¿Qué podemos cambiar para mejorar el resultado de nuestras ventas internacionales?

Seguramente estaremos de acuerdo con la afirmación que el éxito de la exportación o internacionalización de una empresa va más allá de disponer de un buen producto o servicio.

Requiere trabajar correctamente un conjunto de factores que son clave para que la empresa se expanda de forma consistente en los mercados exteriores.

Lo sorprendente es que a pesar de lo obvio de esta afirmación, en más de una ocasión nos encontramos abocados a la inercia de la actividad frenética del día a día sin haber tomado consciencia de ello.

Probablemente estamos de acuerdo en que una empresa que no se cuestione si estos factores de éxito están integrados en su organización y, en su caso, adopte medidas para su mejora, difícilmente obtendrá un éxito sostenible en el tiempo.

Por eso deberíamos preguntarnos más a menudo qué áreas de mejora podemos detectar en cada momento.

¿Estamos realmente centrando nuestros esfuerzos en mercados y clientes rentables? ¿Los tenemos identificados?

¿Las personas de organización (o los departamentos clave) están capacitados y formados, para responder de forma ágil y con seguridad a las demandas de los clientes extranjeros?

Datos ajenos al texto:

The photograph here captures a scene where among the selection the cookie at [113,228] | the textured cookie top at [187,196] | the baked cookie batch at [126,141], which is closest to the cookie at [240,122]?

¿Estamos convencidos que es imprescindible que toda la empresa esté involucrada en la actividad internacional? ¿Existe la actitud necesaria para apoyar al departamento de export?

¿Disponemos de una buena cobertura contractual para asumir riesgos contralados?

¿Gestionamos de forma satisfactoria las expectativas de nuestros clientes y colaboradores mediante contratos adaptados a cada caso?

Introducir cambios en estos y en otros aspectos que contribuirán a consolidar nuestras ventas internacionales, no es tarea compleja. Sólo es necesario tomar consciencia y tener una firme voluntad de mejorar nuestros resultados.